▶ _EXCERTO SELECIONADO_:

Resumindo as coisas, dir-se-á constituir fundamento único do recurso – e aqui o enunciamos como tal – o controlo da presunção judicial que permitiu fixar, por projecção lógica de determinados factos primários directamente reconhecidos e inquestionavelmente estabelecidos no processo – que são os indicados no despacho de fls. 262/264 –, um facto sequencial inferido daqueles (obtido fundamentalmente por probabilidade indutiva), correspondente à asserção de terem os 1ºs RR. celebrado a escritura de venda do imóvel a um familiar com o propósito de retirar esse imóvel da respectiva esfera patrimonial (da dos 1ºs RR.), evitando que o mesmo respondesse pelo pagamento da dívida à A.

▶ _LINHAS GUARDADAS_:

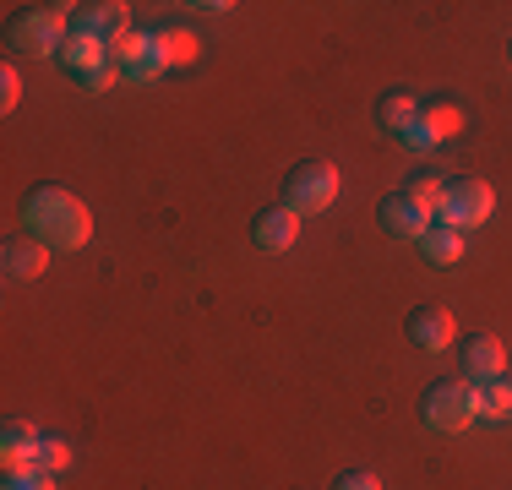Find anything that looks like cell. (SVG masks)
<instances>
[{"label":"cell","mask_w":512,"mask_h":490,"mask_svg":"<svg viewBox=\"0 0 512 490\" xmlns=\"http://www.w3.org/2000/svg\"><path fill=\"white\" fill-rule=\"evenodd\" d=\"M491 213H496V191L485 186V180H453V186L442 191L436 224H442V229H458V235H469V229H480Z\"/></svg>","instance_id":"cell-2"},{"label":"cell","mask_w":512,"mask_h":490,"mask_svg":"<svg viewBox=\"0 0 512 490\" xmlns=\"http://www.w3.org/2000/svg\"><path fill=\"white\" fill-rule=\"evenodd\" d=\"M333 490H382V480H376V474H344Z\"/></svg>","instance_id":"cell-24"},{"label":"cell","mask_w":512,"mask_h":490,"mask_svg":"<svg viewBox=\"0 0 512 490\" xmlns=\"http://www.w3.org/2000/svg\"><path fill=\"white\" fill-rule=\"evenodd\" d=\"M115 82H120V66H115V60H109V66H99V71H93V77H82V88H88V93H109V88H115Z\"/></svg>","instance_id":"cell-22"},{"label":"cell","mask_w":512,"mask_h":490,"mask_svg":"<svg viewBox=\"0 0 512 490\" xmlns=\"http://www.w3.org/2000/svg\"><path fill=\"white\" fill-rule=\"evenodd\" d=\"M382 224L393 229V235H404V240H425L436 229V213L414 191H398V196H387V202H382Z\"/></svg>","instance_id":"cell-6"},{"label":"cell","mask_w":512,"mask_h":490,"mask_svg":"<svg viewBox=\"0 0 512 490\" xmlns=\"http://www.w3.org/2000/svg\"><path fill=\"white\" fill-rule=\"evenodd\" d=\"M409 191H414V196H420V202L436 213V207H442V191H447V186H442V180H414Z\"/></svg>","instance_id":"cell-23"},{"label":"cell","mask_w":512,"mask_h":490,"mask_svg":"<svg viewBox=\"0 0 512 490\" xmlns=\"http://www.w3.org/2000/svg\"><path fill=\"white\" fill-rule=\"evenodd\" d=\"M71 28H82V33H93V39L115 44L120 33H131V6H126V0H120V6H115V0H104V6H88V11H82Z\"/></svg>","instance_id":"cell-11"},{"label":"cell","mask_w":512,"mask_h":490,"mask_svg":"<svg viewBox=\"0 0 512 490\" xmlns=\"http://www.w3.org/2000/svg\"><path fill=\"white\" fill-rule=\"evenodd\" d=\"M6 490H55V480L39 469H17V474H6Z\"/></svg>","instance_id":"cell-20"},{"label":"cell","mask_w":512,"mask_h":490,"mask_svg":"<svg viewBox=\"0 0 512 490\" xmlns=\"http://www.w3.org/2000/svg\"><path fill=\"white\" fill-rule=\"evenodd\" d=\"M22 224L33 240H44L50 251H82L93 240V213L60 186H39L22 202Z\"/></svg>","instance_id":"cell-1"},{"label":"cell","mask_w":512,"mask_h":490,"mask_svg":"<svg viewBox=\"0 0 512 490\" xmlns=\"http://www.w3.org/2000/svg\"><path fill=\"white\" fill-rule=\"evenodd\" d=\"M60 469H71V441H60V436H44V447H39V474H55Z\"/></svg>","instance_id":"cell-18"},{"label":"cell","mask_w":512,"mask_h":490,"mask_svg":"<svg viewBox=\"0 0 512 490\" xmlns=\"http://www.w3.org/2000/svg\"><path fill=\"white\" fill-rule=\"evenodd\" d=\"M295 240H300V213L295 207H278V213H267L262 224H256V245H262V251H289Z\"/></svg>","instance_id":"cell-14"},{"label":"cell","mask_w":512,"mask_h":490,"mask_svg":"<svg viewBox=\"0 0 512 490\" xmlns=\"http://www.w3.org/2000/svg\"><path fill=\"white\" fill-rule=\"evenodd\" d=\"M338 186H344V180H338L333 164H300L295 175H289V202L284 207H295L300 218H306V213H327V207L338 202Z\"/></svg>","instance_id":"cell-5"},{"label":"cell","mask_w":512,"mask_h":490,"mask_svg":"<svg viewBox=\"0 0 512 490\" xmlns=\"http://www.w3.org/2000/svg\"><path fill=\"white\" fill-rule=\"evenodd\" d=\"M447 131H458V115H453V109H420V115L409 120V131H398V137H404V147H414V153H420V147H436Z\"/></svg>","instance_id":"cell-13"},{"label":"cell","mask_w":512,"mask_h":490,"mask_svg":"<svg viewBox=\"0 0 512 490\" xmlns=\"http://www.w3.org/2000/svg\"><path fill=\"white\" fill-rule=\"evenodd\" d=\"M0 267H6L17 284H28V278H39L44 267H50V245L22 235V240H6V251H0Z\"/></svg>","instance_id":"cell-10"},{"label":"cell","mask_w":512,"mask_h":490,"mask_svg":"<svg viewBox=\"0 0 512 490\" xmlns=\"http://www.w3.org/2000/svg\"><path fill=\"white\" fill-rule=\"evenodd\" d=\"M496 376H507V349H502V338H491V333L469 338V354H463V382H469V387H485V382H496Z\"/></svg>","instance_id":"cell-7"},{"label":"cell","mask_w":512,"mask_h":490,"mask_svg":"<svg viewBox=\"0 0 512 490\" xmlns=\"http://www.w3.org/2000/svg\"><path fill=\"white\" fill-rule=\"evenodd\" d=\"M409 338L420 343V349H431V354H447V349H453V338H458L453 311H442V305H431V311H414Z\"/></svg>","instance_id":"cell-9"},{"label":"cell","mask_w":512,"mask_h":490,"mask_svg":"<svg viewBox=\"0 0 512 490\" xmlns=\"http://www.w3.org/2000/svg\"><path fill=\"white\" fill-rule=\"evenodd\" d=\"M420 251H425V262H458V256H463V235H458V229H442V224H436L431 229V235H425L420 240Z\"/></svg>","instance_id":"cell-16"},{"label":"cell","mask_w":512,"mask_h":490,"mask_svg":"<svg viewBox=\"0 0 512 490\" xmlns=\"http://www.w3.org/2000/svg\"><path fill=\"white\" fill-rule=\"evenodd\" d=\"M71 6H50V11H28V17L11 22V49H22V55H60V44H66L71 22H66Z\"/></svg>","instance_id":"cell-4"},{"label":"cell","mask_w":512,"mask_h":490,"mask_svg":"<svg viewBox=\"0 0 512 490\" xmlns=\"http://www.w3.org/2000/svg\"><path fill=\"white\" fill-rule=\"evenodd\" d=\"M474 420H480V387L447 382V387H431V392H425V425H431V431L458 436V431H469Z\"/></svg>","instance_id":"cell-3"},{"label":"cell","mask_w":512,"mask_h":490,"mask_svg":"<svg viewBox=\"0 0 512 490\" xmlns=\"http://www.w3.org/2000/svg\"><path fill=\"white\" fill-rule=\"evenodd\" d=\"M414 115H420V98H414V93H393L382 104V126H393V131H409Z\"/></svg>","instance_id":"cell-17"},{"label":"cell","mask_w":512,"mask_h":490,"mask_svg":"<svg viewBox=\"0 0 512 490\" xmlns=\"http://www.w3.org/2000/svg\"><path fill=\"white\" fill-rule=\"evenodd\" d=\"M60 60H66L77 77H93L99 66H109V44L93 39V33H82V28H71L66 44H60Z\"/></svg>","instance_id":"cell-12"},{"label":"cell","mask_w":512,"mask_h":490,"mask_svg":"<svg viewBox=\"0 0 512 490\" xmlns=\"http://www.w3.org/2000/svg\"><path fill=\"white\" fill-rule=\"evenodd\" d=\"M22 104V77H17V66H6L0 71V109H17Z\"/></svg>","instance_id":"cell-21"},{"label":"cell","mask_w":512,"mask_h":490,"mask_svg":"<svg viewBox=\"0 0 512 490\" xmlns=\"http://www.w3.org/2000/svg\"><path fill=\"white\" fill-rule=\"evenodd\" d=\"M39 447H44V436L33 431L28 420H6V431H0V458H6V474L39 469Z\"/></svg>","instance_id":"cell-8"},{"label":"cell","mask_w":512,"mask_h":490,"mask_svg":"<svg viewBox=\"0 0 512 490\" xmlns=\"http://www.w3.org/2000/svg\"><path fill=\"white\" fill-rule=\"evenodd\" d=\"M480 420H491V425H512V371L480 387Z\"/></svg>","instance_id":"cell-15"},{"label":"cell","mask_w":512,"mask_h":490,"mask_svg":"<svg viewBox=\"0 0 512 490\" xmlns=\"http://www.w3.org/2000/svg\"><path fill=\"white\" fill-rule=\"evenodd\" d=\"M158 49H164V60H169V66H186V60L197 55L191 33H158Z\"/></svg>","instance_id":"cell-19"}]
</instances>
...
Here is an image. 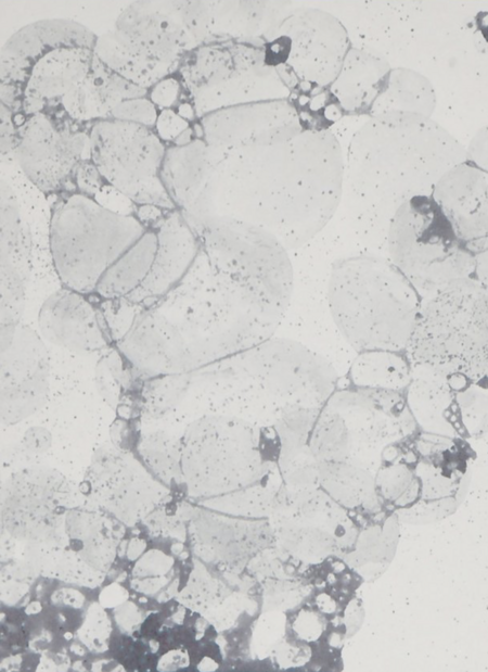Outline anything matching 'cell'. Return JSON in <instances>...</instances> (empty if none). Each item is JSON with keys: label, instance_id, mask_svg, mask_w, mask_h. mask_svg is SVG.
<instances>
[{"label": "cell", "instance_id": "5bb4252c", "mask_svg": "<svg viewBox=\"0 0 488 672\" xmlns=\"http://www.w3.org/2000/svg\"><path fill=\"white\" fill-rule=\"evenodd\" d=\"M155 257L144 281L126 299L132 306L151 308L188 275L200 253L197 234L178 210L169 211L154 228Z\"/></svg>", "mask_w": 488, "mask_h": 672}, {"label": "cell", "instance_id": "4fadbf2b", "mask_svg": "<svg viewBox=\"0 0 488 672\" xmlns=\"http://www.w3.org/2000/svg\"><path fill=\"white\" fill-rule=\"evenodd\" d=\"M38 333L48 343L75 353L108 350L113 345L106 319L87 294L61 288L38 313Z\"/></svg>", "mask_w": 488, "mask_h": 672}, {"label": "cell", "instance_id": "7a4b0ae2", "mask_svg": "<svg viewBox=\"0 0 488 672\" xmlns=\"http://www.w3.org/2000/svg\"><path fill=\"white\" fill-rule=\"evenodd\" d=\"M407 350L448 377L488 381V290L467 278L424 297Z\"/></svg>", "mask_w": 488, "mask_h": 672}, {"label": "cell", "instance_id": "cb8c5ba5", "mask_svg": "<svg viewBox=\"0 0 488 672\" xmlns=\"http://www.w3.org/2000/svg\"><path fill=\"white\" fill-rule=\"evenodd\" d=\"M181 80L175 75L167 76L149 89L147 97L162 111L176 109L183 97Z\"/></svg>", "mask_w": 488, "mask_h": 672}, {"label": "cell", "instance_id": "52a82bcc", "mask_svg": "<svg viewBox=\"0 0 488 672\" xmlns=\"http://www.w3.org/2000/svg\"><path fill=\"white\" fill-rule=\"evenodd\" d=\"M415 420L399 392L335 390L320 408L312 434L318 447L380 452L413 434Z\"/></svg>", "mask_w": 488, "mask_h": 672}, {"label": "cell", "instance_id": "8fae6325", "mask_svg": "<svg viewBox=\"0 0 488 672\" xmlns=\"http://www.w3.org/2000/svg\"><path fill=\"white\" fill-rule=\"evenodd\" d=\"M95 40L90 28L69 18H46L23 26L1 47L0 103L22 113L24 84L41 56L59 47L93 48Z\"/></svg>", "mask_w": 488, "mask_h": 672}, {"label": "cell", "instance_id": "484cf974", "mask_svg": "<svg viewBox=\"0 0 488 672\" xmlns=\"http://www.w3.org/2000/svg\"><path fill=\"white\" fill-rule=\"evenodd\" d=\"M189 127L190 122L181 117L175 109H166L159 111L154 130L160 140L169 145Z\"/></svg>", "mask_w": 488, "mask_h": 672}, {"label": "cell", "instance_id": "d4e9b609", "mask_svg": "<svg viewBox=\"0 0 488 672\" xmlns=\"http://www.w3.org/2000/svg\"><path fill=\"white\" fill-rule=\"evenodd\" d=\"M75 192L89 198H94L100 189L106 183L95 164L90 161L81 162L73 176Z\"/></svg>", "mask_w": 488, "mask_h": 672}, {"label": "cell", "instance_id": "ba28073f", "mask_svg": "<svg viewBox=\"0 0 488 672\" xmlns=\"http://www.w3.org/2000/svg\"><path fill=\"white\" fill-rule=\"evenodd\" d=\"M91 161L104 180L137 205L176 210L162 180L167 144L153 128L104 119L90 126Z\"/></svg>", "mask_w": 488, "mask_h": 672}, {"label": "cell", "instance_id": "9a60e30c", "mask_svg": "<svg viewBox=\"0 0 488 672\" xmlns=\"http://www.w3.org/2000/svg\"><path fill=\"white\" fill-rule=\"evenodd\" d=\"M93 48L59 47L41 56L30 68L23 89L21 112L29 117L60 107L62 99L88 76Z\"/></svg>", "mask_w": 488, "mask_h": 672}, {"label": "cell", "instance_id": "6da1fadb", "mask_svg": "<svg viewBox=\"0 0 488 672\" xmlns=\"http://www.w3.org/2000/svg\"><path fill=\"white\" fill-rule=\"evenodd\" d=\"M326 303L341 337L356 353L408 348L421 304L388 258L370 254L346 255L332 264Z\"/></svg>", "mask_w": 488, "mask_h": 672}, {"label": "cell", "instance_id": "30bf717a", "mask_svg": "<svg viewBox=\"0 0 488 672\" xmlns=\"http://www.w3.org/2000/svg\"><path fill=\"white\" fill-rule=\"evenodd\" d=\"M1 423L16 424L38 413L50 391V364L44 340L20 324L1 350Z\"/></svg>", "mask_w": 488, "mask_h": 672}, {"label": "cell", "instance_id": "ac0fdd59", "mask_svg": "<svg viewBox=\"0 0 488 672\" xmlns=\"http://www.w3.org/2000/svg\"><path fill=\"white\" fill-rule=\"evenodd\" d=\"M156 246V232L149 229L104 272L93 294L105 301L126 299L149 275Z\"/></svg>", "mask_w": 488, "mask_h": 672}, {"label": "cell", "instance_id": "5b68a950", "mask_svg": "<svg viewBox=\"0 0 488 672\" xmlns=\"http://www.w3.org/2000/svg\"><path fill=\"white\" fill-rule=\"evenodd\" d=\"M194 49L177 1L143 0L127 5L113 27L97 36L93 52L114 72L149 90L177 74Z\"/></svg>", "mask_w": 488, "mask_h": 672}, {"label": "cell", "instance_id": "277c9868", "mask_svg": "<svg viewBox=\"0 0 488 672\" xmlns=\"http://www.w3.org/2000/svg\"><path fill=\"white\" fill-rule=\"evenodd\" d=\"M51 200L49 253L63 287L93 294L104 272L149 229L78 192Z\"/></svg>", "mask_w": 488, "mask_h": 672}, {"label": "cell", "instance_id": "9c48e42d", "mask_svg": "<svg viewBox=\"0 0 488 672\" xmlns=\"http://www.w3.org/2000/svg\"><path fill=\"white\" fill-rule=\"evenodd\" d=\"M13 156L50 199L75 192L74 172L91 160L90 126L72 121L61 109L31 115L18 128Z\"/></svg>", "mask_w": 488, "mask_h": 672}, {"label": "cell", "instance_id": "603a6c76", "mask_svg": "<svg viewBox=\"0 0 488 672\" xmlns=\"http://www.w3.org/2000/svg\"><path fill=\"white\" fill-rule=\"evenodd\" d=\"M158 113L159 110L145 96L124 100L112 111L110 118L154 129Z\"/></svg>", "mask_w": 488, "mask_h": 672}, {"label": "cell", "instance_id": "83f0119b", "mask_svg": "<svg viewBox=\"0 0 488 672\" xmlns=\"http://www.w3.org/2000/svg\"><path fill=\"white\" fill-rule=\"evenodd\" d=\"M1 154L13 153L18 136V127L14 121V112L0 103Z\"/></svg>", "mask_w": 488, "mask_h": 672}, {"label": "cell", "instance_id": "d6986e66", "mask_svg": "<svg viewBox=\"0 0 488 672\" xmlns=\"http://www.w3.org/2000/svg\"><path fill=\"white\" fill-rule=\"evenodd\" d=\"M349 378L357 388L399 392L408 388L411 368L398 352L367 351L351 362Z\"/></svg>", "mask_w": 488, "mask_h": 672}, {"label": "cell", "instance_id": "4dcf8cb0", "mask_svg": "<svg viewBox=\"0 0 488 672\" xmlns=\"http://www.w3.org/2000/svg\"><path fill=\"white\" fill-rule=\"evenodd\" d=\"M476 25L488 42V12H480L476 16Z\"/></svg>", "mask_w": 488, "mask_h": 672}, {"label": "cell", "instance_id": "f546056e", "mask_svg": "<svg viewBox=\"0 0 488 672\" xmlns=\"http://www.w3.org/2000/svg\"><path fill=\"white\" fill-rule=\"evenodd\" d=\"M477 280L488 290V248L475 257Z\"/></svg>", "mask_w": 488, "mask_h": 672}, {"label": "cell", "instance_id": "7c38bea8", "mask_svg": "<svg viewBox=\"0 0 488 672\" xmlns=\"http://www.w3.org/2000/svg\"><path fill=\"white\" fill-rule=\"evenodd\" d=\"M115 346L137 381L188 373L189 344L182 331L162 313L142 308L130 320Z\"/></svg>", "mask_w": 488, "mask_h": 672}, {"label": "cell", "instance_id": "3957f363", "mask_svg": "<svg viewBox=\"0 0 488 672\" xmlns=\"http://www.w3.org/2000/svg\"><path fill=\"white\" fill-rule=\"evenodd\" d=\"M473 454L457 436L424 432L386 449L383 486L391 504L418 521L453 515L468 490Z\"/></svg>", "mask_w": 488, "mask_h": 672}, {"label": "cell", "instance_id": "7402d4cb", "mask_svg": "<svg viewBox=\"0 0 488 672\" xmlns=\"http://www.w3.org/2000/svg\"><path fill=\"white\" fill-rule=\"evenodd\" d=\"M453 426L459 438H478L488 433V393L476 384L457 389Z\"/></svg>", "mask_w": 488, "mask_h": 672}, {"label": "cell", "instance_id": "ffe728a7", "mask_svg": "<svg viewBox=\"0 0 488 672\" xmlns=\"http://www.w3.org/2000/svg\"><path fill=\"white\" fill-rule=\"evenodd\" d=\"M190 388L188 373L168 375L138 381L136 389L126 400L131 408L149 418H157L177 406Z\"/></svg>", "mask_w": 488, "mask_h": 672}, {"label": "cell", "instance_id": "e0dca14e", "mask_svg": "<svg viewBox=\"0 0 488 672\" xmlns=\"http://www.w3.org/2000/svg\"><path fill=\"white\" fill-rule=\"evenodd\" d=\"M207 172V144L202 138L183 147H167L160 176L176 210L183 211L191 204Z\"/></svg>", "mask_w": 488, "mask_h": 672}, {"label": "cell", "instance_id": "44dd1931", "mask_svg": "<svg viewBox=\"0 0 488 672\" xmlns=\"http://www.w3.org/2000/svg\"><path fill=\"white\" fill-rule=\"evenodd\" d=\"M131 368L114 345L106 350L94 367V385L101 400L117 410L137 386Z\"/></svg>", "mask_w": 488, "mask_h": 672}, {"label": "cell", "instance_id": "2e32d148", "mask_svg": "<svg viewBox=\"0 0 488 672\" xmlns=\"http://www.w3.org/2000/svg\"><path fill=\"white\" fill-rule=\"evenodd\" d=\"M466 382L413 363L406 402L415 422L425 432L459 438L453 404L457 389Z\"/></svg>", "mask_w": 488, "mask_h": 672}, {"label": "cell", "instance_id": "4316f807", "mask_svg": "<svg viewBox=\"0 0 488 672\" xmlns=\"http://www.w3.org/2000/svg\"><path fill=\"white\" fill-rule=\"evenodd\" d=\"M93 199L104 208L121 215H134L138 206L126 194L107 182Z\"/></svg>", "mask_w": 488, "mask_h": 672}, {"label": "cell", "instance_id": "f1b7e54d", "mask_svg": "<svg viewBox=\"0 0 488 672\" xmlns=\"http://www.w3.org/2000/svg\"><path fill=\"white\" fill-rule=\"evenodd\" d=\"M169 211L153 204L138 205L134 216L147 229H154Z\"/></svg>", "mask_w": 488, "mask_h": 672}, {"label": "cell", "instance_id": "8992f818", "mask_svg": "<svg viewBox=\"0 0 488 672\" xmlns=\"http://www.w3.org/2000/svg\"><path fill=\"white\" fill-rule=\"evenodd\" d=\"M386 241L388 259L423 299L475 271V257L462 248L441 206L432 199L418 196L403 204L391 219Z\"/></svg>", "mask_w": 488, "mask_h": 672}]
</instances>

▶ _TAREFAS E EXERCÍCIOS_:
**A.** Reescreva o trecho do excerto que começa nas palavras "Resumindo as coisas, dir-se-á" e termina depois de "dívida à A.", pondo "prédio" no lugar de "imóvel".
**B.** Resuma num parágrafo mais curto o parágrafo do excerto que começa por "Resumindo as coisas", mantendo os factos principais.
**C.** Segundo o excerto, a quem venderam os 1ºs RR. o imóvel?

▶ _RESPOSTAS ESCRITAS_:
**A.**
Resumindo as coisas, dir-se-á constituir fundamento único do recurso – e aqui o enunciamos como tal – o controlo da presunção judicial que permitiu fixar, por projecção lógica de determinados factos primários directamente reconhecidos e inquestionavelmente estabelecidos no processo – que são os indicados no despacho de fls. 262/264 –, um facto sequencial inferido daqueles (obtido fundamentalmente por probabilidade indutiva), correspondente à asserção de terem os 1ºs RR. celebrado a escritura de venda do prédio a um familiar com o propósito de retirar esse prédio da respectiva esfera patrimonial (da dos 1ºs RR.), evitando que o mesmo respondesse pelo pagamento da dívida à A.

**B.** O único fundamento do recurso é o controlo da presunção judicial pela qual, a partir de factos primários estabelecidos no processo e indicados no despacho de fls. 262/264, se inferiu, sobretudo por probabilidade indutiva, que os 1ºs RR. venderam o imóvel a um familiar para o retirar do seu património e evitar que respondesse pela dívida à A.

**C.** A um familiar.